Excerpt provided ->

# Barn Lights



## Goats Rock (Jun 20, 2011)

We are finally at the point of needing barn lights installed in the barn that is finally up! It is a pole barn 40'x60' with a 10' high ceiling. (Plus a lean to- enclosed for the milk room, grain room, etc.) We are not having a hay mow- so it is the typical 2"x4" pole barn construction. 

The enclosed rooms will have the 4' florescent lighting, if they still sell them. (seems like they keep discontinuing all the good lights!).

I am trying to figure out the best, economical, gives the most light, lights! 

Thanks!


----------



## chuckles (Aug 7, 2014)

Unless your barn is climate controlled, you might want to rethink the florescent lighting - they have a tendency to not work well in very cold weather, and they also have a tendency to decide for themselves what constitutes very cold weather! :laugh: I would go with simple incandescent, 100 or 250 watt bulbs - depending on how many receptacles you have installed.


----------



## ksalvagno (Oct 6, 2009)

I just did the typical ceramic 100 watt lightbulb. I wanted it to be easy to change.


----------



## Sundancer (Jan 21, 2012)

I use an 8' double tubed cold start florescent lighting in our goat barn. The units are 60 or so bucks each but they do light up in the cold weather (ours did at 1 degree this past winter without any problems) In the last 4-5 years we have had one tube out of 22 (44 bulbs) units go bad


----------



## SalteyLove (Jun 18, 2011)

Goats Rock - I don't have any light advice for you except that the motion activated light I put over the door to my goat shed was a great investment!

But I was wondering if you could possibly post some photos of your new pole barn? Construction or finished? We are building a 32'x32' pole barn now. I would really really love to see a newly constructed one! Did you build it all yourselves? A lot of people around here (New England) don't understand what pole barn construction is, they all think I'm talking about post & beam!


----------



## Chadwick (Jan 24, 2014)

Even cold weather ballasts will not give you great bright light for quite a while in the cold.....I would go with a standard bulb fixture, possibly one that can take flood bulbs in the winter, the flood bulb will give extra heat to the barn in a safe way.


----------



## SalteyLove (Jun 18, 2011)

Deb's (aka: goats rock) aaaaamazing pole barn!


----------



## SalteyLove (Jun 18, 2011)

We chose the same roof style for ours so I'm thrilled to see how it will look!


----------



## Goats Rock (Jun 20, 2011)

Thanks for posting!


----------



## ksalvagno (Oct 6, 2009)

Very nice barn! I would do rows of regular light bulbs and put each row on a different switch. Then you can have just one area lit up or the whole place. I had 2 rows because the center of my barn was open and we had hay lofts on 2 long sides. Barn was 40x50. Had 5 lights running down the 50 ft side. When both sets of lights were on, it was pretty bright in there. We also had 5 lights going across on each hay loft side so we had 4 total. You could do 3 sets of lights.


----------



## TylerTX (May 23, 2014)

Data supplied ->

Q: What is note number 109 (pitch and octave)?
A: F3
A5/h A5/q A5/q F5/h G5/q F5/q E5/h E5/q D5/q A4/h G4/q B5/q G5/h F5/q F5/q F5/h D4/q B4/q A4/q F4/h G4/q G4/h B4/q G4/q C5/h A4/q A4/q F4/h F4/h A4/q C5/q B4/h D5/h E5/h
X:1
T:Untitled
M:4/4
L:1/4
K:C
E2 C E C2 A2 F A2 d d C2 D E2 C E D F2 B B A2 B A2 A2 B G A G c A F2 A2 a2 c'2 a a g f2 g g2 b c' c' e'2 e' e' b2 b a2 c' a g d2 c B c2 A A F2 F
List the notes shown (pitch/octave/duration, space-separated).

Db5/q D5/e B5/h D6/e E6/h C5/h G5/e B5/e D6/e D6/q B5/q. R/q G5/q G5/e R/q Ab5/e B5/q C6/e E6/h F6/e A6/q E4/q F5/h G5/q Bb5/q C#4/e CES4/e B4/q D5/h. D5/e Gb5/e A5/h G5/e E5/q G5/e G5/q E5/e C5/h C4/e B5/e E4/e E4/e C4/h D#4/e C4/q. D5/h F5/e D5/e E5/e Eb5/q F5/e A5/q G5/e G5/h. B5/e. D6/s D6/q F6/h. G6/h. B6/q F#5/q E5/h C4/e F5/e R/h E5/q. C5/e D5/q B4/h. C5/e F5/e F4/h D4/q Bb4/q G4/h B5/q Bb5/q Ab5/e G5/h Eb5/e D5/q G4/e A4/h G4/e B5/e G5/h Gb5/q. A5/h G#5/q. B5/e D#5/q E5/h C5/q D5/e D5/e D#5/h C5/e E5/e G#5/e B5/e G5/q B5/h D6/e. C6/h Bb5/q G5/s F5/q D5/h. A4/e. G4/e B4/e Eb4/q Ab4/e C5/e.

* * *

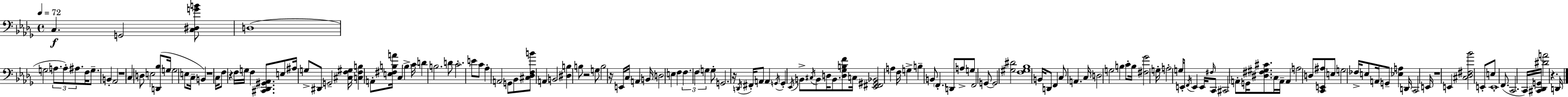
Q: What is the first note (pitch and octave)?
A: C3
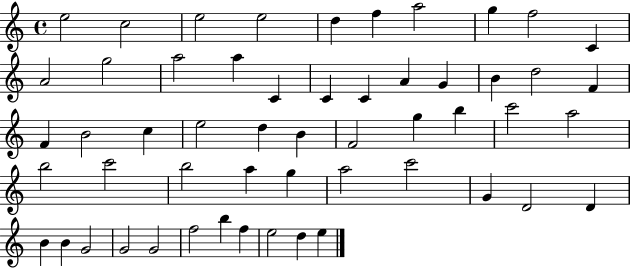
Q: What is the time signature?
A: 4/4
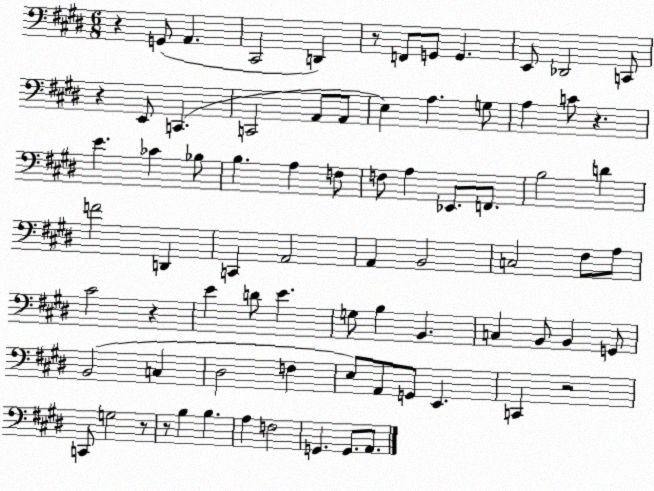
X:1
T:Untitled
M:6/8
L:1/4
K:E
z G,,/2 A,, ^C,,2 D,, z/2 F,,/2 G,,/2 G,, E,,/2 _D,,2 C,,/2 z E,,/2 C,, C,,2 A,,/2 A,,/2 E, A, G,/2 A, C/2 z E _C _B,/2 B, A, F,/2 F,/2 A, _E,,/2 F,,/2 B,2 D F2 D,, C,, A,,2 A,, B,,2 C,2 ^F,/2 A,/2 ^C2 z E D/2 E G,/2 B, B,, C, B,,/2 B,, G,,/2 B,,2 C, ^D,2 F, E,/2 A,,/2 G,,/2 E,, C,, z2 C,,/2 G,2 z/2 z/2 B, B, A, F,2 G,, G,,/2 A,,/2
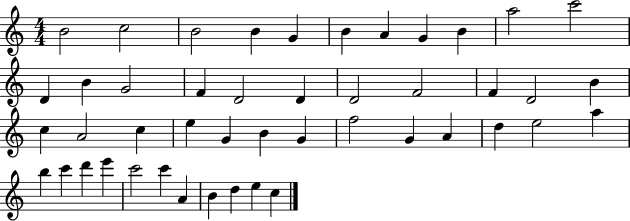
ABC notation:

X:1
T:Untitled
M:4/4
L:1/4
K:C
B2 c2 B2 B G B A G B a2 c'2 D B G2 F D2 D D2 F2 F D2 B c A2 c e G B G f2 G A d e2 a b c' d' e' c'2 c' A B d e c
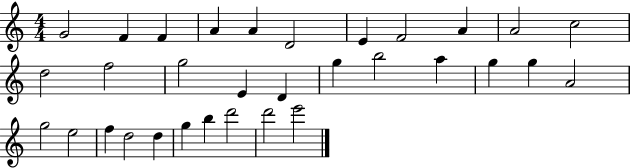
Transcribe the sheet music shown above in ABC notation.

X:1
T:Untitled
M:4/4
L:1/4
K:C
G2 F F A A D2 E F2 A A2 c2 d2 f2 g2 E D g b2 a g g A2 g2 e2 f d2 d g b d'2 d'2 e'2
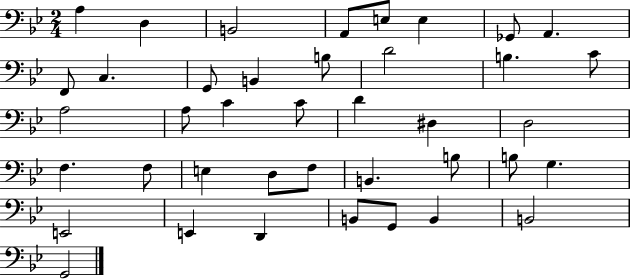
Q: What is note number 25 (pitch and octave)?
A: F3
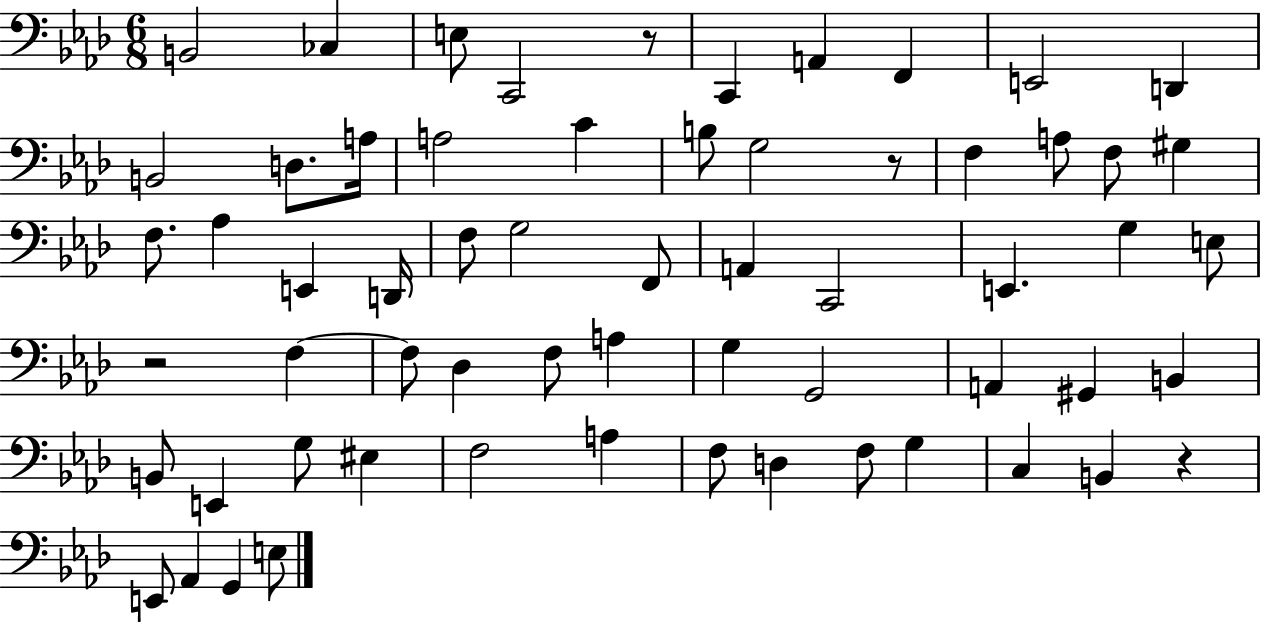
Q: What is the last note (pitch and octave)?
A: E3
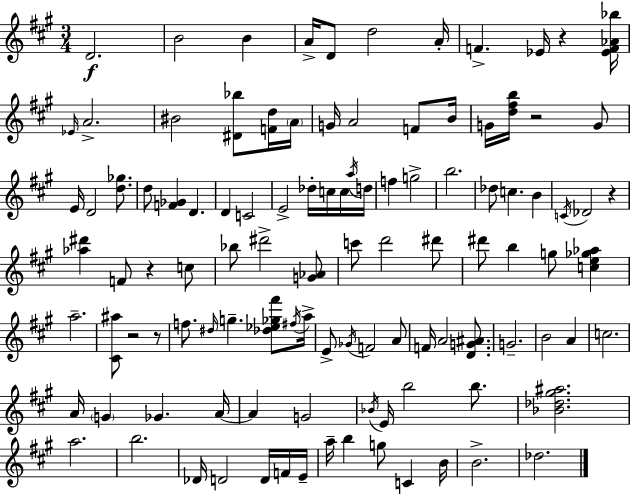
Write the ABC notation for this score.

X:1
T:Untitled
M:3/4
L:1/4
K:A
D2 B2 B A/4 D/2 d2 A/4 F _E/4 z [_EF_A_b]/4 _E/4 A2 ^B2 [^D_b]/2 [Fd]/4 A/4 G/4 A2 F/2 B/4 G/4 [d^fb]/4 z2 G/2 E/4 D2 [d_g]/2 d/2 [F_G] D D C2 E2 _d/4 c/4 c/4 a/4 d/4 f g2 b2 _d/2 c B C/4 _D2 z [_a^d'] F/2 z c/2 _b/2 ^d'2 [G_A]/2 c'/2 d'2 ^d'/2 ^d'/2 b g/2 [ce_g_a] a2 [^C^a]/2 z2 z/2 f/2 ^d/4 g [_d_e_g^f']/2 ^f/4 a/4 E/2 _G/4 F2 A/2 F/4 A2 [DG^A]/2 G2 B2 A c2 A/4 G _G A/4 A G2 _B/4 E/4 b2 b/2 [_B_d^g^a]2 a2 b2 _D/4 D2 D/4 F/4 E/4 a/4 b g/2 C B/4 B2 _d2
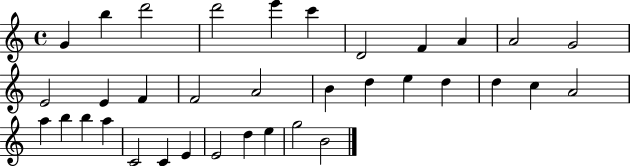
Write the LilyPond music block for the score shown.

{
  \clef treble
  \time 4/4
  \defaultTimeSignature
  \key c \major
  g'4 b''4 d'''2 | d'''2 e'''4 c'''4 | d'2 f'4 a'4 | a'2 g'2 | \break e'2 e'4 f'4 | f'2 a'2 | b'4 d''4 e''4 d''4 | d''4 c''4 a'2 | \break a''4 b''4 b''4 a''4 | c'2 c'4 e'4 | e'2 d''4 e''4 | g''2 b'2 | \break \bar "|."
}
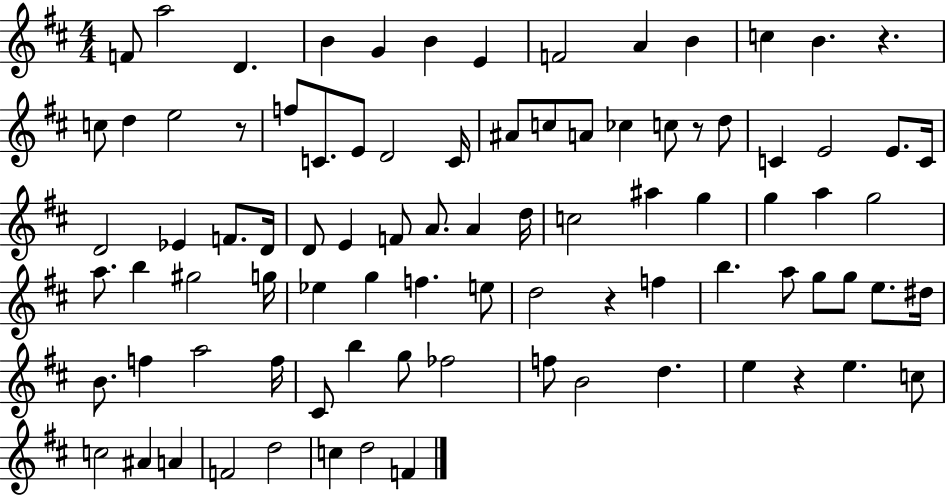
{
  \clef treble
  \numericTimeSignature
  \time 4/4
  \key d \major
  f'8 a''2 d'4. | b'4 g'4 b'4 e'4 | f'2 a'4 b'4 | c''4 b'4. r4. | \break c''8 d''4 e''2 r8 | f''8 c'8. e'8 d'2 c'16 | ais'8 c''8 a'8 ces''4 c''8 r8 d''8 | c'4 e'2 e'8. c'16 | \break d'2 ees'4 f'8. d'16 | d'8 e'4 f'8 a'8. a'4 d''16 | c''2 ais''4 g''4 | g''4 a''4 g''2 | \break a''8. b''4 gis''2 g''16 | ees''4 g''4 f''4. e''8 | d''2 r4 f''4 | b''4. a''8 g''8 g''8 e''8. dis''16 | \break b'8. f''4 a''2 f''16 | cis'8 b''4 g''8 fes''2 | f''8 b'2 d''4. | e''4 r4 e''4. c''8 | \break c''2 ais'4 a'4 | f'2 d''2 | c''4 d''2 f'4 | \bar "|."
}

Given problem 1 ->
In the forum thread on barn lights, which light did SalteyLove call a great investment?
Given problem 2 ->
Write the next part of the forum thread on barn lights, starting right after its last line.

Right answer 1 ->
The motion-activated light over the door to the goat shed.

Right answer 2 ->
We're shifting toward LED lights. They give great light in all temperature and will hardly turn your electric meter. With the cost difference between a ceramic lamp holder and a twin tube fluorescent fixture, the extra cost of the bulbs will be minimal.


----------



## Goats Rock (Jun 20, 2011)

Well, my barn is finally pretty much done. I still have to get the bulk tank in and the double sink. 
But, the fencing is all up, half the lights are up and functional and the goats are in residence. 
I also have to get some feed bunks built. 
I will try and post some photos, in some kind of chronological order!

The first couple of pictures are just of the floor and the particle board walls. Where the lawn tractor is, is actually 2 kidding pens. The pens with the plywood were hay feeders- 

The third and also last picture show the head catches. I can lock them in while they eat. 

There are 4 big pens, with swing gates that I can make into different configurations- and I can lock all of them in the back of the pens to clean with a tractor! 

I have 3 drop down gates that will be holding pens for milking, they are run by a winch. (no pictures yet of that). That is what those long arms are in the 3rd. picture. We cut the long part off, didn't need it. Originally, we were going to use counter weights, but I vetoed that idea! The men forgot the KISS- keep it simple...! 

Anyway, those are some pictures of the barn. I will get more in the day time, when it isn't too cold to have all the doors open!


----------



## Trickyroo (Sep 26, 2012)

WOW ! Is all i can say…….jaw hitting top of desk…………I'm soooooooo jealous :green grin:

What a stunning barn , your goats are mighty lucky :thumb::thumb::thumb:


----------



## Goats Rock (Jun 20, 2011)

I have saved for a lot of years- since I was about 14 yrs. old. (About 40 yrs!) The fencing is a bit more
than I anticipated, but if I get tired of goats, I think the giraffes would be right at home! At least a small one!:laugh:
We are going to ship milk to a cheese place- The milk inspector said that there is no reason we won't be Grade A! 
That will be exciting!


----------



## ksalvagno (Oct 6, 2009)

Goats Rock that is a really nice barn. You make me miss my barn at my old place.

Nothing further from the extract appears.